* BEGIN SELECTED PASSAGE *
[data-protocols] Thoughts on JSON Table Schema

Paul Walsh paulywalsh at gmail.com
Mon Jul 6 18:28:58 UTC 2015


Hi Alex,

Well, the way I see it, JSON Table Schema is trying to get to some rough consensus on the minimal viable information we need to describe tabular data in a way that is generally applicable to a wide range of input/output formats.

It can’t be specific, because then the specificity never ends - today Redshift, tomorrow…

However, I can see the utility of an extra document that provides additional information as you describe. I think the best way to start tackling this is to pitch the idea with some examples of how it may look. We could do it here on the list, but the issue tracker may be better, as most discussion on ideas like this occurs there: https://github.com/dataprotocols/dataprotocols/issues <https://github.com/dataprotocols/dataprotocols/issues>

Best,

Paul


 
> On 6 Jul 2015, at 21:15, Alex Dean <alex at snowplowanalytics.com> wrote:
> 
> Thanks Paul! Any thoughts on my other, more rambling point?
* END SELECTED PASSAGE *
* BEGIN DATA SHOWN *
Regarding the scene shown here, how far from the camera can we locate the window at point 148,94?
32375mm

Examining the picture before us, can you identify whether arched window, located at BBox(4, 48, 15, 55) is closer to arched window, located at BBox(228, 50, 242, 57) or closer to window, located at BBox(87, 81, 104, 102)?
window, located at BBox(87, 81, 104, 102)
* END DATA SHOWN *
■ **YOUR GOAL**
Continue the mailing-list post about JSON Table Schema from its last line.

■ **TASK OUTPUT**
> 
> Cheers,
> 
> Alex
> 
> On Mon, Jul 6, 2015 at 6:56 PM, Paul Walsh <paulywalsh at gmail.com <mailto:paulywalsh at gmail.com>> wrote:
> Hi,
> 
> For the quick question: a JSON Schema of JSON Table Schema is here: https://github.com/dataprotocols/schemas/blob/master/json-table-schema.json <https://github.com/dataprotocols/schemas/blob/master/json-table-schema.json>
> 
> Best,
> 
> Paul
> 
>> On 6 Jul 2015, at 20:35, Alex Dean <alex at snowplowanalytics.com <mailto:alex at snowplowanalytics.com>> wrote:
>> 
>> Hi,
>> 
>> First can I say I am a long-time follower and huge fan of the dataprotocols.org <http://dataprotocols.org/> project.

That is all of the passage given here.